Groups will not set permissions from more than 1 archival institution for descriptions
|Assignee:||Dan Gillean||% Done:|
|Google Code Legacy ID:||Tested version:||2.4, 2.5|
Issue first reported by UofT users in 2.4.0. Reproduced in local qa/2.5.x vagrant test environment.
- Create a new group - "FOO"
- Set all archival permissions to DENY
- Add custom permissions for an institution (A) and set all permissions to GRANT
- Add custom permissions for a second institution (B) and set all permissions to GRANT
- Save group
- Navigate to Admin > Users and create new user "BAR"

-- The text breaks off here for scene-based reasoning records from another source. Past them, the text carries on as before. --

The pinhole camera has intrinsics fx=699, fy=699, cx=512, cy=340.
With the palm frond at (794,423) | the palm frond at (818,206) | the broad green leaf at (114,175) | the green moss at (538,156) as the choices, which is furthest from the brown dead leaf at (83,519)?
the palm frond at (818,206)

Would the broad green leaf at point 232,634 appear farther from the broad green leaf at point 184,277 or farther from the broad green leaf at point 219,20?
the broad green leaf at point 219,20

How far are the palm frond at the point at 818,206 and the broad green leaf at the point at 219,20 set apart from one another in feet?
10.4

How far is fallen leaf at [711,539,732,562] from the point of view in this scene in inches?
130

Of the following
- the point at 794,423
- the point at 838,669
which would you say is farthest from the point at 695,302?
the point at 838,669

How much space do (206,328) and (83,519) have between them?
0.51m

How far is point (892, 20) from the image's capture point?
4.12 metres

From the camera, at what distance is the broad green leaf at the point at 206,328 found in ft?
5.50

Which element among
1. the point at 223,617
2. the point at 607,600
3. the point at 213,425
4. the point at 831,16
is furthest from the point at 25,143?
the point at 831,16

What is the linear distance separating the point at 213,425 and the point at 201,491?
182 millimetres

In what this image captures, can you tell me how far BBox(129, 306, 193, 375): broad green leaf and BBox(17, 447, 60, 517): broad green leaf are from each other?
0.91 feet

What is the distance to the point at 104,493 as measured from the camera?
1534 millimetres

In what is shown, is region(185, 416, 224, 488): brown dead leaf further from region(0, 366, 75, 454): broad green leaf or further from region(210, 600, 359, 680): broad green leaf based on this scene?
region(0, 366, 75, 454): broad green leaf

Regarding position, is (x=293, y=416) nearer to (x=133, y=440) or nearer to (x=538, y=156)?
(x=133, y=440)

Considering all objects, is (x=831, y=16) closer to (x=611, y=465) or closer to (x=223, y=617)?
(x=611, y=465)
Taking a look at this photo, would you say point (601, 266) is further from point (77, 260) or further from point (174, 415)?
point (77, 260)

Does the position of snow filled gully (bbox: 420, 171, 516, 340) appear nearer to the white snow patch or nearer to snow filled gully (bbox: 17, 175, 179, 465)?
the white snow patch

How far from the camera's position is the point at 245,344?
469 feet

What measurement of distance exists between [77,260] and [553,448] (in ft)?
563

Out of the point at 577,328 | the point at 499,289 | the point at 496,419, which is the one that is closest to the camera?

- Add user BAR to group FOO and save
- Log out, and log back in as user BAR
- Navigate to a description linked to institution B - all permissions granted, everything seems ok
- Navigate to a description linked to institution A
- User Foo has same permissions on descriptions linked to A as to any general description in AtoM - custom permissions are not being included
- It appears that only one institution's permissions are being applied - in this case, for institution B, since it was the second set of custom permissions added
- This is despite the fact that the user interface allows users to add multiple custom institution permissions
- User has all permissions on descriptions linked to both institution A and B
- Users can add custom description permissions for more than 1 institution at a time
- If this is not possible, then the UI should not allow users to add custom repository permissions for more than 1 institution at a time, and the docs should indicate this limitation.
- For now, users can get around this issue by creating multiple separate groups (each group will have custom repository permissions for only 1 repository) and then adding a user account to multiple groups.
#3 Updated by Mike Cantelon almost 4 years ago
- Status changed from New to Feedback
- Assignee changed from Mike Cantelon to Dan Gillean
Hi Dan. When I followed your steps to reproduce what ended up happening was "bar" was denied reading both descriptions (the one associated with A and the one associated with B, both published). If you can think of anything I might be doing wrong, let me know, otherwise I'll just dig in and investigate further (I definitely need to read up on the permissions functionality anyways).